Posted By: Wren Re: Gifted Students and the Elite Job Market - 04/10/21 07:42 PM
"should" because what is executive function except discipline from decades past.
Posted By: aeh Re: Gifted Students and the Elite Job Market - 04/10/21 09:28 PM
I recall you mentioning this before, mithawk, and can understand why it would be in the interests of the institution to do so, especially when there are so many reasonably robust markers of academic success already available to them at the admissions gate.

Interestingly, what I've heard of one of their neighbors across the river is that Berklee College of Music, whose stature in its own field is elite, has relatively generous admissions (about 50% acceptance), but dramatically high freshman attrition (about 60% graduation), possibly because the available precollege markers for success in their programming are much less consistently predictive, and certainly less predictive than how those students actually do in Berklee classes. So the first year is essentially its own post-tuition bill admissions performance exercise (aka, a weedout year).
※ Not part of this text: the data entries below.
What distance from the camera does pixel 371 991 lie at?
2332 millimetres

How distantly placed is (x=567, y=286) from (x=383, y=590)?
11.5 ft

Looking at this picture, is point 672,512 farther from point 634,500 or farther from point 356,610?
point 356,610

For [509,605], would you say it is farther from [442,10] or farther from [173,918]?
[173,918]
Posted By: aquinas Re: Gifted Students and the Elite Job Market - 04/10/21 10:27 PM
Originally Posted by Wren
"should" because what is executive function except discipline from decades past.
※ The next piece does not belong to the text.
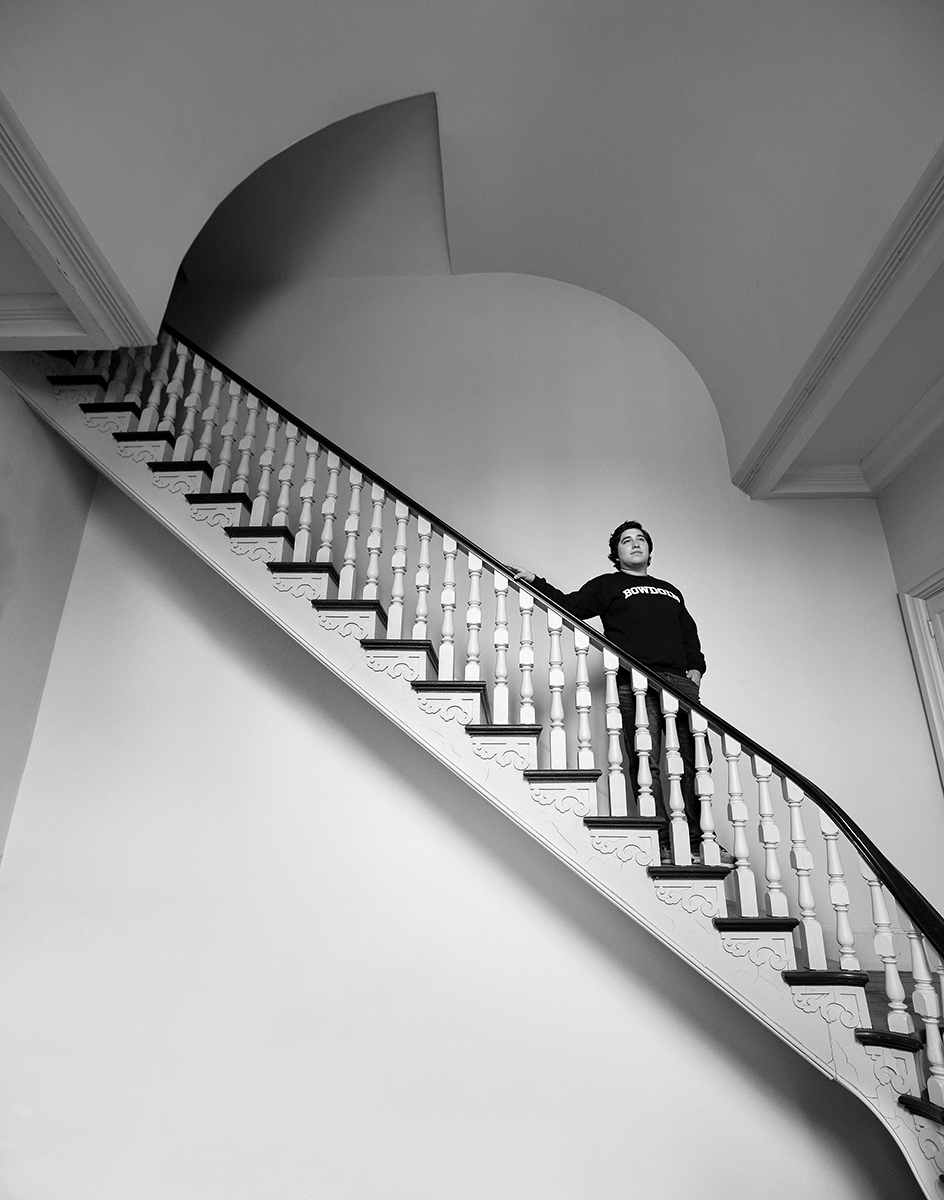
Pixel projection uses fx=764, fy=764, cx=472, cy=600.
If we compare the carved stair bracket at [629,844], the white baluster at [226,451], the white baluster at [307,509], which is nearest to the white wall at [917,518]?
the carved stair bracket at [629,844]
A complex neurological phenomenon, of multi-factorial aetiology, from which “discipline” is only one of its effects.
Posted By: aeh Re: Gifted Students and the Elite Job Market - 04/11/21 01:04 AM
There is certainly significant overlap between the kinds of skills that students were expected to learn in an educational environment that traditionally was called more disciplined or structured (both from the environment, and in order to survive in the environment) and the neurocognitive skills that we now call executive functions. As with many other skills that are or were once assumed in a traditional, majority-culture educational institution, there were always some students who walked in stronger in those skills (by nature or by home nurture), some who walked in nearly devoid of them (ditto), and many who were somewhere in-between. In the setting, those pre-equipped with the skills were likely to thrive, of course. Of the others, many absorbed enough along the way to get by, and some always struggled with them in the absence of direct instruction. Not unlike reading and dyslexia. Or social skills and ASD.

A mediocre instructional system, implemented consistently, often is enough to get the majority of the population to a functional level, even if there are holes here and there (like the generation of whole language readers who are poor spellers, but at least have access to text). Similarly, old-school traditional classrooms may or may not have explicitly taught students EF skills, but having a system of any kind probably supported the acquisition of some approximation of EF. It did not, however, necessarily reach those most at-risk, who really required more explicit instruction, just as most kids learn to read even with whole language, but dyslexics do not.